- **Testo da esaminare**:

· · ·

Coppa di Turchia, eliminato il Fenerbahçe: la finale sarà Galatasaray-Bursaspor

All’alba del 21 maggio 2015 finiscono le semifinali di Coppa di Turchia, e finalmente possiamo decretare le due finaliste dopo un cammino lungo diversi mesi. Tantissimi club si sono scontrati, dal nord-ovest al profondo sud-est dell’Anatolia. Ed ecco i risultati finali, con le semifinali che coinvolgevano soltanto squadre di Super Lig, la massima serie del campionato turco.

SIVASSPOR-GALATASARAY 2-1 (69′, 73′ Batuhan Karadeniz, 84′ rig. Emre Colak)

Il 4-1 dell’andata a favore del Galatasaray non sembra dare alcuna speranza al Sivasspor di Sergen Yalçin, che però fin dalle prime battute della gara dimostra di voler credere nel 3-0, unico risultato utile per guadagnare una qualificazione quasi impossibile. Alla vigilia, almeno. Il Sivasspor schiera i titolari e mette in grande difficoltà le seconde linee del Gala, quasi mai pericolose davanti a Ertugrul Taskiran. La doppietta in pochi minuti di Batuhan Karadeniz fa infiammare il Sivas Ataturk Stadium, una bolgia al 74′.

Lo stesso Karadeniz fallisce un’occasione clamorosa al 79′ e la rimpiangerà parecchio, anche se le polemiche dei padroni di casa esploderanno pochi minuti dopo. L’arbitro assegna un dubbio rigore a favore del GalatasarayYasin Oztekin si butta troppo facilmente a terra, il contatto con Cicinho è davvero lieve. Resta il penalty, trasformato da Emre Colak all’84’ e pronto a spegnere i sogni dei coraggiosi biancorossi. Che hanno dimostrato, stavolta, di meritarsi davvero quel soprannome. Fuori a testa alta, con un Sergen Yalçin imbufalito: la finale avrebbe potuto significare Europa League, un’illusione accarezzata già la scorsa stagione a Sivas.

FENERBAHCE-BURSASPOR 0-3 (36′ Volkan Sen, 75′ Fernandao, 86′ Cinaz)

· · ·

Voci archiviate:
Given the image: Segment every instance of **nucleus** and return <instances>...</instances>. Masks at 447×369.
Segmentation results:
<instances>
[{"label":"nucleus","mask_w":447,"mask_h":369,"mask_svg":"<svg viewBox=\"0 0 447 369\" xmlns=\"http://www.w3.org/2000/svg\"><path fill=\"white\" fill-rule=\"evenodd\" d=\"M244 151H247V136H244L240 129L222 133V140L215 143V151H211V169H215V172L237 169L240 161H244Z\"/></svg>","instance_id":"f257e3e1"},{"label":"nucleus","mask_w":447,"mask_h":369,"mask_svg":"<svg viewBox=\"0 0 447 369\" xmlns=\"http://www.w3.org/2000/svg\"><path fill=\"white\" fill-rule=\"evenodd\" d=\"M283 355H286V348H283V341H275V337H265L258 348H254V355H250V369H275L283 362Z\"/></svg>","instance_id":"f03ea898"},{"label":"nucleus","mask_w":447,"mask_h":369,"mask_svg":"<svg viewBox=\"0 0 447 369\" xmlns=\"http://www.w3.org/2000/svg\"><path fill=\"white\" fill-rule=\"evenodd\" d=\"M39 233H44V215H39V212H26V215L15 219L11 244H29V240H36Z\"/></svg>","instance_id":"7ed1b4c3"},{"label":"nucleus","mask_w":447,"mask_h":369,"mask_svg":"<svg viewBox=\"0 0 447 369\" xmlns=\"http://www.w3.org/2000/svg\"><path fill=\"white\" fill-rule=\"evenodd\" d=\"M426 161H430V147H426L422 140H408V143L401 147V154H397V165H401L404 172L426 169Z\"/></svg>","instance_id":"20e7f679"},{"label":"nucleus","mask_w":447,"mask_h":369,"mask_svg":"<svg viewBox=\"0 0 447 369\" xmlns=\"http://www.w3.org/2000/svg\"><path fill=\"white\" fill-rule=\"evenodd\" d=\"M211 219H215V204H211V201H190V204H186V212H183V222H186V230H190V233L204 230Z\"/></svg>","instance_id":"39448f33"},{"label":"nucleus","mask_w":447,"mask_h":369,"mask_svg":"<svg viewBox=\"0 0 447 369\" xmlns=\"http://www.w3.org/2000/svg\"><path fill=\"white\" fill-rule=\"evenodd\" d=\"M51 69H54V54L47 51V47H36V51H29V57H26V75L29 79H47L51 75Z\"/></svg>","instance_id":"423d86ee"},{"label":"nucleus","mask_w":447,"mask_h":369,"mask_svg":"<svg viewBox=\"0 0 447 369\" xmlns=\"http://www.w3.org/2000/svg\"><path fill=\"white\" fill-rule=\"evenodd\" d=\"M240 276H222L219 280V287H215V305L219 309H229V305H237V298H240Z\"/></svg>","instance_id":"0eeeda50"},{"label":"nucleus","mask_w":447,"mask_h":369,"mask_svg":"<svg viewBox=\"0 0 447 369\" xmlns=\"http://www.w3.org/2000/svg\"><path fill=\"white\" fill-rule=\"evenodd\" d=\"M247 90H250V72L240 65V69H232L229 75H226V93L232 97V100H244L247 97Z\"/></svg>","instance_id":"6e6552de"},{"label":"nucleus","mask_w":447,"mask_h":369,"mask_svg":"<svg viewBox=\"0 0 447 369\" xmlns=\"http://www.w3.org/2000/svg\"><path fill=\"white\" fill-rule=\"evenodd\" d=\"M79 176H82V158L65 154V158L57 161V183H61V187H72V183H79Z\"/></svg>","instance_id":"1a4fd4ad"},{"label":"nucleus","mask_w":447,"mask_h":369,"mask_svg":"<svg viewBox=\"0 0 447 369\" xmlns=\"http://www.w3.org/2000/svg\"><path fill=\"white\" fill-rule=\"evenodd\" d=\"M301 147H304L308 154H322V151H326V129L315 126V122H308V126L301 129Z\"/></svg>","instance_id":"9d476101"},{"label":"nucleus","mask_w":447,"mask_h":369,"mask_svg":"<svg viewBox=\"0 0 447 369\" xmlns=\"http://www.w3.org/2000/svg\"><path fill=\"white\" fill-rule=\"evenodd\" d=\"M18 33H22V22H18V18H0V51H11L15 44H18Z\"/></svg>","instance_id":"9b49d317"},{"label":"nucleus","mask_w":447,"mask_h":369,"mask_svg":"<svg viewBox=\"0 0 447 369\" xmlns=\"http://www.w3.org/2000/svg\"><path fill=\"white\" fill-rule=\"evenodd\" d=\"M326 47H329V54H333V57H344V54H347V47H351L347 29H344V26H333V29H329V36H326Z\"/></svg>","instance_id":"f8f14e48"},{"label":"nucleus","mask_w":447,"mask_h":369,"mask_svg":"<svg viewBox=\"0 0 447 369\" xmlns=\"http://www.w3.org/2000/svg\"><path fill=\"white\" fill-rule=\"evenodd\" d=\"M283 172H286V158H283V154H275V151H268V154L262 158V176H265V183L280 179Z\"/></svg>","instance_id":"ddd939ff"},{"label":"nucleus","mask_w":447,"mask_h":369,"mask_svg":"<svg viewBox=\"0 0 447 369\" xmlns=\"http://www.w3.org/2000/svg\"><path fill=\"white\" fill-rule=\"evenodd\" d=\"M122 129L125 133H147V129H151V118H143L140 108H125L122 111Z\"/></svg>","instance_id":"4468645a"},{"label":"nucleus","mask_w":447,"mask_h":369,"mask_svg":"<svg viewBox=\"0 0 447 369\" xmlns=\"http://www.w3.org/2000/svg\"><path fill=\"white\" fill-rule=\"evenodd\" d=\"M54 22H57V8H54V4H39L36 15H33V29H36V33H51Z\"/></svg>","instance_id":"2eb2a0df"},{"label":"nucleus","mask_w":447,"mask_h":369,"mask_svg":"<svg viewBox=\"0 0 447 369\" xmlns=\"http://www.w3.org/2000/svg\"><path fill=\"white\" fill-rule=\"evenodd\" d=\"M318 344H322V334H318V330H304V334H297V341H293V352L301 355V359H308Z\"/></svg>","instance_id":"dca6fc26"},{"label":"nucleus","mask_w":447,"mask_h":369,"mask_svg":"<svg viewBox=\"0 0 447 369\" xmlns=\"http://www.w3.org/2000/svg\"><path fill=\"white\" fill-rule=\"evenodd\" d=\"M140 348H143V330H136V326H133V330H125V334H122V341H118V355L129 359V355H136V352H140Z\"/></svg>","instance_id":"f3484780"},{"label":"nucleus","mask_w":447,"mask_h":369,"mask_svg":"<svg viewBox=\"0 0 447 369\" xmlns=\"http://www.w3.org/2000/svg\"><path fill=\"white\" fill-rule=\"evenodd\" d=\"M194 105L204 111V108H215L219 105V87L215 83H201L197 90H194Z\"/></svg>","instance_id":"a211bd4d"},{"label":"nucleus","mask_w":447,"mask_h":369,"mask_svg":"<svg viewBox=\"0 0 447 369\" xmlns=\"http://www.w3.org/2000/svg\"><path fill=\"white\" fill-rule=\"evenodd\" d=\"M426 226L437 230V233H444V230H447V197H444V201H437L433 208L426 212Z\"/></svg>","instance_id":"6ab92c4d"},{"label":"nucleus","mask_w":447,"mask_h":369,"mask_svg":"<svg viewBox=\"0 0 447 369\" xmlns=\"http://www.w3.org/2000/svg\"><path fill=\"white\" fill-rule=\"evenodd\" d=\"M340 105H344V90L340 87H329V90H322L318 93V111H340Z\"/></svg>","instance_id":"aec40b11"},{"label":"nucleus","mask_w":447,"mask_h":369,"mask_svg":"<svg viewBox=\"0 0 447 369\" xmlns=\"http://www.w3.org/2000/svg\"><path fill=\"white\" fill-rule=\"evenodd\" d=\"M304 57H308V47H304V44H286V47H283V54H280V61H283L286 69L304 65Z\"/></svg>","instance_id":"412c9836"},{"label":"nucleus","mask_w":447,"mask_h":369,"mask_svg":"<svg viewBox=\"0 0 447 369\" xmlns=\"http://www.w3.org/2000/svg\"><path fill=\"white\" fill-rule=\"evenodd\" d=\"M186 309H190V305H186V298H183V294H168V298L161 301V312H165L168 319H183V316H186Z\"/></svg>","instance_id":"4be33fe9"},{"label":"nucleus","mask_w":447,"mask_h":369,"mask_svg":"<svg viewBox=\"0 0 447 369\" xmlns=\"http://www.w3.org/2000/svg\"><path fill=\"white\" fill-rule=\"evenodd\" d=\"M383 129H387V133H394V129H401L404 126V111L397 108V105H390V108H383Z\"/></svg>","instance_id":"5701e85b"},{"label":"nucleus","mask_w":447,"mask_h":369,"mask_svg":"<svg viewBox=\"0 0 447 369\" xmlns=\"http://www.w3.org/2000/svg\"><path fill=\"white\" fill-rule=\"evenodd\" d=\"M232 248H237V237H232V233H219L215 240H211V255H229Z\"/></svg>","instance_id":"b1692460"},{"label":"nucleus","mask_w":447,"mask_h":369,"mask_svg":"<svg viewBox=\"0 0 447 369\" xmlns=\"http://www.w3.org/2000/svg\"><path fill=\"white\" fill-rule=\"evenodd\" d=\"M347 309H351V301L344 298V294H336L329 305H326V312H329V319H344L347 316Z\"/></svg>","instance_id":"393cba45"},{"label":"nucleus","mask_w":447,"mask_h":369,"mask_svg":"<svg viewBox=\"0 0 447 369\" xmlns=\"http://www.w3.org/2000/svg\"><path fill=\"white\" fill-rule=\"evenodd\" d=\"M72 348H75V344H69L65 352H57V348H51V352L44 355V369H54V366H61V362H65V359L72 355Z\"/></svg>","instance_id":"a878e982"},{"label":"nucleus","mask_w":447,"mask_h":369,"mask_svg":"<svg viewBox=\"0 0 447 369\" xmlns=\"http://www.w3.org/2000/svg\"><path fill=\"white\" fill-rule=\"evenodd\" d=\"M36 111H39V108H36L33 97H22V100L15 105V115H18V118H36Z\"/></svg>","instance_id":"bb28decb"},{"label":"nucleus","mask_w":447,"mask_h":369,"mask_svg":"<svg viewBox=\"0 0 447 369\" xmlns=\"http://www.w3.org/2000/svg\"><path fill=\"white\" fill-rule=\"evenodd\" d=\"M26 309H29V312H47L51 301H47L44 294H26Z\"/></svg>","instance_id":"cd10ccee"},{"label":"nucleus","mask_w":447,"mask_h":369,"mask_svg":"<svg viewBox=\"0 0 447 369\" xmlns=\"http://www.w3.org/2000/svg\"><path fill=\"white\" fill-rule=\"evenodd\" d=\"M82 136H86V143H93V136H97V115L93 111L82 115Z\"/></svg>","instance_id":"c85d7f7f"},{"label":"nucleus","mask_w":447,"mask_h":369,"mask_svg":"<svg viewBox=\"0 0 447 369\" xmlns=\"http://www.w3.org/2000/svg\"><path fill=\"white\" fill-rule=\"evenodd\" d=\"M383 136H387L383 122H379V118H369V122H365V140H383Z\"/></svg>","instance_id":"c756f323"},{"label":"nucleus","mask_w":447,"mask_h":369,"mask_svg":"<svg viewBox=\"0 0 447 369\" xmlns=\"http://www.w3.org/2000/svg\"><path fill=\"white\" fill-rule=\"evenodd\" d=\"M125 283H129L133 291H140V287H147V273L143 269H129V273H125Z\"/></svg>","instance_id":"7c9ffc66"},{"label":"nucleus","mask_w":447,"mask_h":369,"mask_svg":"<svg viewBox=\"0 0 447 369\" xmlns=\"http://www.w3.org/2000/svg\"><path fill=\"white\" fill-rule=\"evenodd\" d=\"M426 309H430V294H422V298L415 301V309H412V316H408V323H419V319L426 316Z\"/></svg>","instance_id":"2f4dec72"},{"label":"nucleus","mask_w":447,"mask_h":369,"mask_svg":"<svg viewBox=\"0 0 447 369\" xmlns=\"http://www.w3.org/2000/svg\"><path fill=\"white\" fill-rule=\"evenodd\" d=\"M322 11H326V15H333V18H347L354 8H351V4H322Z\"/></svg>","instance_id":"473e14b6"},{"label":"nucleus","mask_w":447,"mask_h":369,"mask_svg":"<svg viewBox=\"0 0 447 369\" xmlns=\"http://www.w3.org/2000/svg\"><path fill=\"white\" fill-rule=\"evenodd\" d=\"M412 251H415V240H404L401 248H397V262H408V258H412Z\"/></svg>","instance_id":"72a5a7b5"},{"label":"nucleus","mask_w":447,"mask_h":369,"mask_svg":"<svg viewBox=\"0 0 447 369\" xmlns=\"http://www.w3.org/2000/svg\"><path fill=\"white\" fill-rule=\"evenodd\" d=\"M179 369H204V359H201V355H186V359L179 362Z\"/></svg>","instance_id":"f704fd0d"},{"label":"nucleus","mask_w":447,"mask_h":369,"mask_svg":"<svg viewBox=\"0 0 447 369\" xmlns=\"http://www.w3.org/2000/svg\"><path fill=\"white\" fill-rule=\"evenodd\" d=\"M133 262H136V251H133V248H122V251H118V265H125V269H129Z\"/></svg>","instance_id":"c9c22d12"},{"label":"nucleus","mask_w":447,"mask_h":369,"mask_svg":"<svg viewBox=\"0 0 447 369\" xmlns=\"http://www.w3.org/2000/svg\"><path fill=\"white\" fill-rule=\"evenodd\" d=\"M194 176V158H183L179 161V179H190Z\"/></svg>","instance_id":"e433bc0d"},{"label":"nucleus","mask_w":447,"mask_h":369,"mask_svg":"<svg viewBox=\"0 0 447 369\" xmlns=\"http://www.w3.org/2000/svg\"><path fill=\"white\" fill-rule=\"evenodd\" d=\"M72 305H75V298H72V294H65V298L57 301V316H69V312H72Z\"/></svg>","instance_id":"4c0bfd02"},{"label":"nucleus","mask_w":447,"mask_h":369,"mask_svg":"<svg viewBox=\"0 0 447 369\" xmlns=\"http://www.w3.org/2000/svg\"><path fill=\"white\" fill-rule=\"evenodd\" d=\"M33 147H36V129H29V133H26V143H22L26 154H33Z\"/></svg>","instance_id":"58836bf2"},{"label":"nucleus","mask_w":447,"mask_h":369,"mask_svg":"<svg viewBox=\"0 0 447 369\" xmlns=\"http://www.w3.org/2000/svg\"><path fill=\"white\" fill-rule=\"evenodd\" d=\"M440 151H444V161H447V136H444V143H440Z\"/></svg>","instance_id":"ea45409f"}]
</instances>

· · ·

- **Compito 1**: Spieghi in una o due frasi per quale motivo, secondo l'articolo sulla Coppa di Turchia, i padroni di casa contestarono il rigore concesso al Galatasaray.
- **Compito 2**: Riformuli come elenco puntato il paragrafo dell'articolo che inizia con «Il 4-1 dell'andata», conservandone i fatti principali.
- **Compito 3**: Riassuma l'articolo in due frasi.
Le voci archiviate costituiscono materiale distinto dall'articolo.

- **Soluzione 1**: Il rigore era dubbio: Yasin Oztekin si è buttato a terra troppo facilmente e il contatto con Cicinho è stato davvero lieve.

- **Soluzione 2**:
- All'andata il Galatasaray aveva vinto 4-1, risultato che sembrava non lasciare speranze al Sivasspor di Sergen Yalçin.
- Per qualificarsi al Sivasspor serviva un 3-0, unico risultato utile, e la squadra ci ha creduto fin dalle prime battute.
- Il Sivasspor ha schierato i titolari e ha messo in grande difficoltà le seconde linee del Galatasaray, quasi mai pericolose davanti a Ertugrul Taskiran.
- La doppietta di Batuhan Karadeniz, segnata in pochi minuti, ha infiammato il Sivas Ataturk Stadium, diventato una bolgia al 74′.

- **Soluzione 3**: Il 21 maggio 2015 si sono concluse le semifinali della Coppa di Turchia, disputate soltanto da squadre di Super Lig, e la finale sarà Galatasaray-Bursaspor. Il Galatasaray si è qualificato nonostante la sconfitta per 2-1 a Sivas, dove un dubbio rigore trasformato da Emre Colak ha spento i sogni del Sivasspor, mentre il Bursaspor ha eliminato il Fenerbahçe con un 0-3.